Ok - is it worth having the treatment that he offers though, just in case it does do the trick ?

lilylu22 Thu 04-Feb-10 18:22:02

Well yes that's what we'll do then get booked into see another NHS dentist.

IF the second finds he needs further treatment - I've been told the first will be disciplined by NHS and primary care trust for not providing the treatment he was obliged to provide.

Just a pain having the fight for what should be provided in the first place.

lilylu22 Thu 04-Feb-10 18:23:26

BTW - the second doesn't even employ a hygienist, just does the work and doesn't try to make the extra money angry

ImSoNotTelling Thu 04-Feb-10 18:57:32

YANBU in that NHS dentistry is up the spout.

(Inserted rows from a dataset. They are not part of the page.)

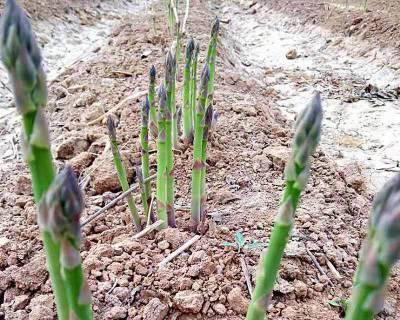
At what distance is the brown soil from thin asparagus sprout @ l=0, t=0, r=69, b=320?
0.67 m

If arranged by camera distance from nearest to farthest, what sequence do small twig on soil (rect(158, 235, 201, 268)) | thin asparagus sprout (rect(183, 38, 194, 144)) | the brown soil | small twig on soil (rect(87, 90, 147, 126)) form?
the brown soil < small twig on soil (rect(158, 235, 201, 268)) < thin asparagus sprout (rect(183, 38, 194, 144)) < small twig on soil (rect(87, 90, 147, 126))

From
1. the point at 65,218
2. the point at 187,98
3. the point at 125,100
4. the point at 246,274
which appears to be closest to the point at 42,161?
the point at 65,218

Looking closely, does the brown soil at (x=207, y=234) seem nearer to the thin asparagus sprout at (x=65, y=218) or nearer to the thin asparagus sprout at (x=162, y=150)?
the thin asparagus sprout at (x=162, y=150)

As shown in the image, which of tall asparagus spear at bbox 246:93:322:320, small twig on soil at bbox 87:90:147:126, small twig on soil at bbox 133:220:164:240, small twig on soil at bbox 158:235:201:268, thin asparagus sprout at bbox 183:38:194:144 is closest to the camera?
tall asparagus spear at bbox 246:93:322:320

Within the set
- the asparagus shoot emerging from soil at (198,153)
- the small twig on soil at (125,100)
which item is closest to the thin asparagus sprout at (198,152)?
the asparagus shoot emerging from soil at (198,153)

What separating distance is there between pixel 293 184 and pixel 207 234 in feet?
2.92

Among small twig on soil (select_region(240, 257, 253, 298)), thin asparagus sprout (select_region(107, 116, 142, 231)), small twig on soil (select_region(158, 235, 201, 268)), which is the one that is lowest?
small twig on soil (select_region(240, 257, 253, 298))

When I was pg I decided to have a go with NHS treatment, and joined DHs dental place. I have been private since my dentist stopped offering NHS treatment about 5 years ago.

I went along and the dentist had a perfunctory look in my mouth, literally 30 secs, declared all fine and then said I needed to see the hygeinist 3 times a year at about £40 a pop.

Given that my private dentist has a really good look at my teeth, cleans them thoroughly and polishes them for about £40 a time as well I decided to stick with him.

It didn't add up that I seemed to get a better service for the same/less money in the private sector.

ImSoNotTelling Thu 04-Feb-10 18:58:14

I'd take the ordinary clean if I were you and take it from there.